What causes buyer’s remorse?
A lot of things can cause buyer’s remorse, but money is right up there among the biggest causes. I’m big on setting goals and mapping things out clearly before making a purchase. So on those rare occasions when I do slip up and spend like a maniac on things I haven’t budgeted for, surprise surprise, buyer’s remorse starts to creep in.
If you’re anything like me, I’m sure you can relate.
Also, buying something illegally, on credit or by incurring substantial debt can lead to buyer’s remorse, especially if it’s something that could’ve waited. When I was younger, I also realized that buying something without thinking it through properly could lead to that dreaded feeling of guilt.

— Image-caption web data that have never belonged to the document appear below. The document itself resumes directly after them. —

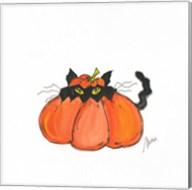 Jack O Cat Fine-Art Print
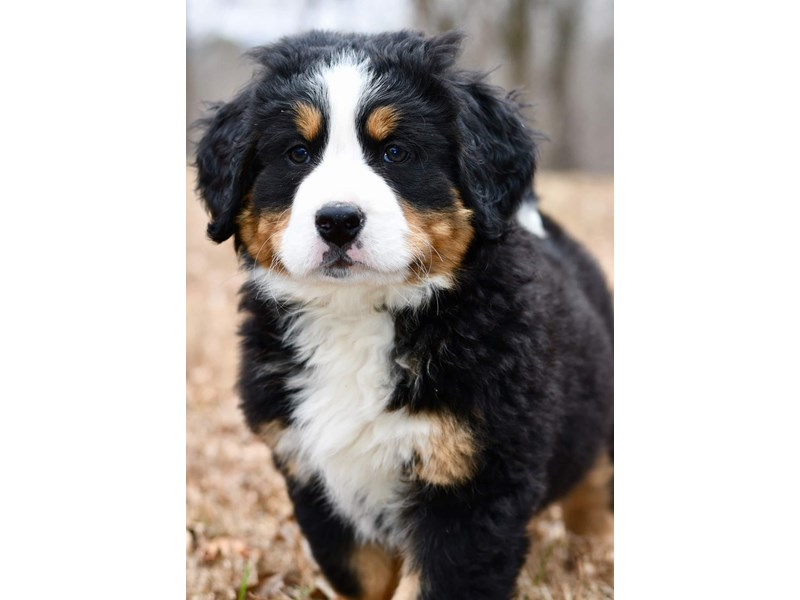 Bernese Mountain Dog-Female-Tri-2613750-Petland Orlando East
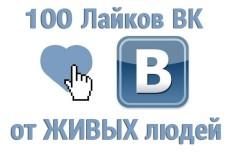 приведу 100 живых подписчиков в Вашу группу вконтакте 4 - kwork.ru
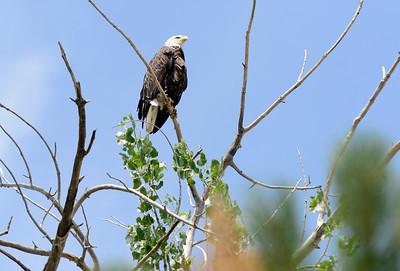 Photos: Boulder County Bald Eagles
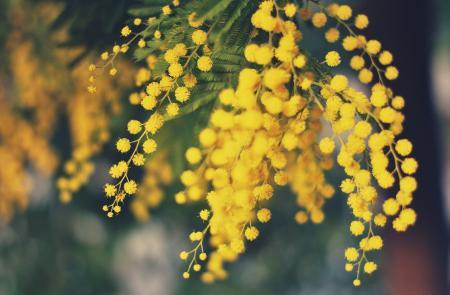 Скачать на рабочий стол фото цветы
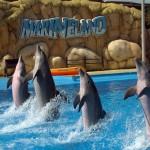 Аквапарк и дельфинарий Маринеленд в Бланес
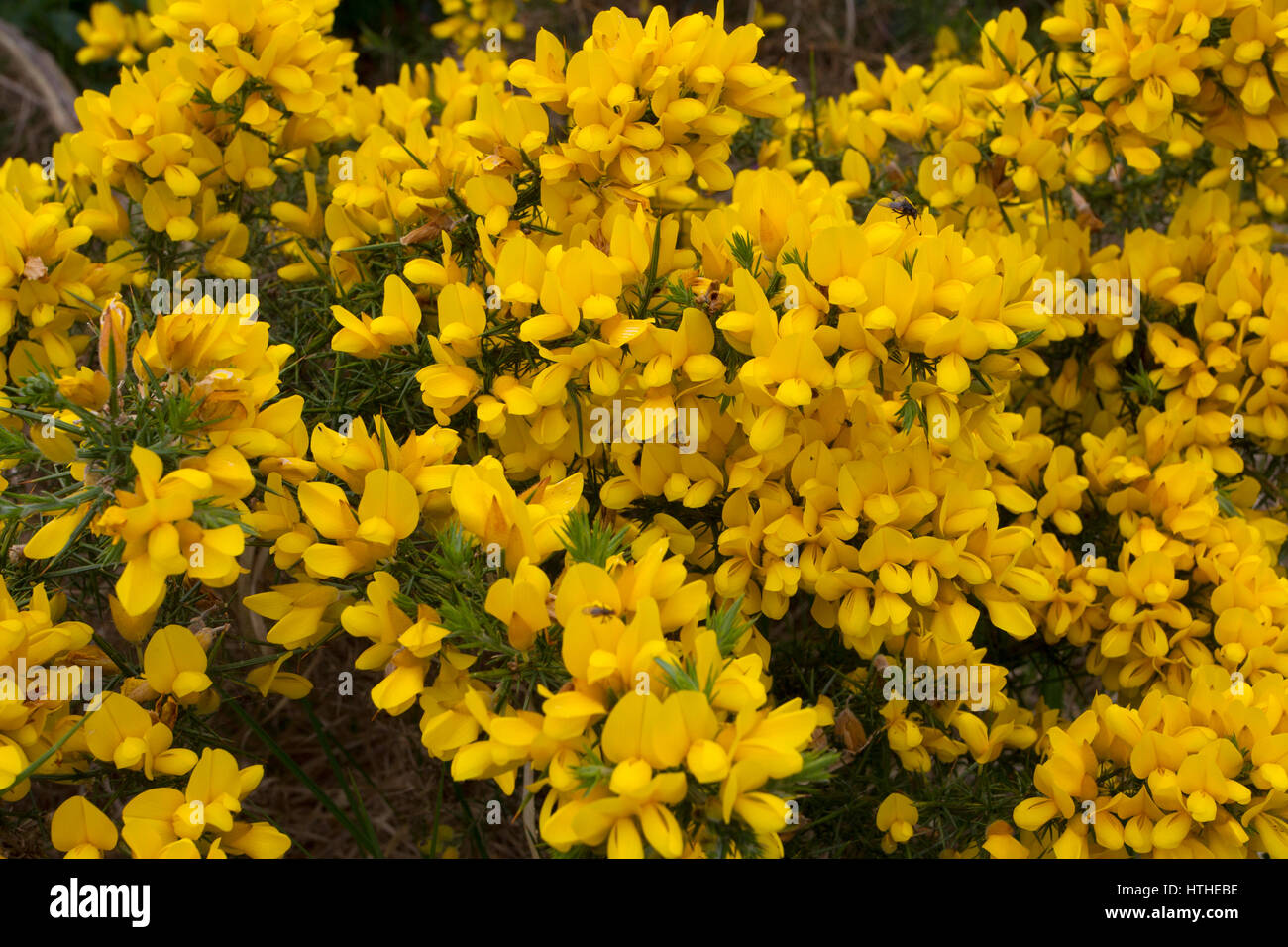 Mass Of Yellow Flowers Stock Photos Mass Of Yellow Flowers Stock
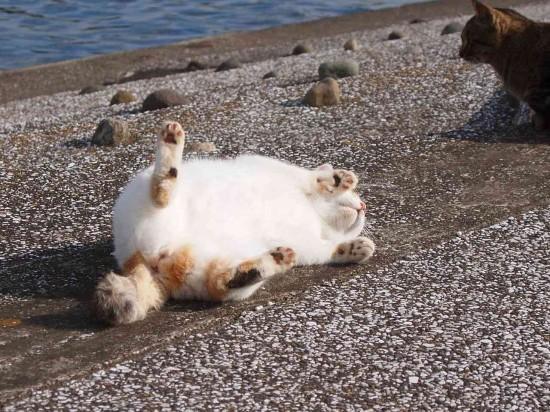 ぐーだら,可愛い,猫,画像,まとめ014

Picture this, you have limited financial resources so you decide to buy a really crappy investment apartment. Only to find that two years down the line, you’re still working on repairs and upgrades and it’s doing nothing great for your finances. On the contrary. That’s definitely something you’d regret and start wishing you’d given it just a bit more thought.
Luckily for me, I’m not really a fashion person, but I can imagine that designer brands may be some people’s weakness. So, spending a considerable amount on a luxury shoe or suit could end up leading to buyer’s remorse, especially if it eats away at your savings. Even worse, you “stole” from your emergency fund to buy it to impress other people. BIG NO!!
According to research, the majority of adults in Great Britain, estimated at 82%, have regretted a purchase. When you consider that for some, it was purchasing things like food, clothing and shoes, it makes perfect sense.
Imagine spending more than half of your income on fine dining and takeaways, only to be rewarded with a poor financial standing and weight gain! To be honest, I can’t think of anything worse.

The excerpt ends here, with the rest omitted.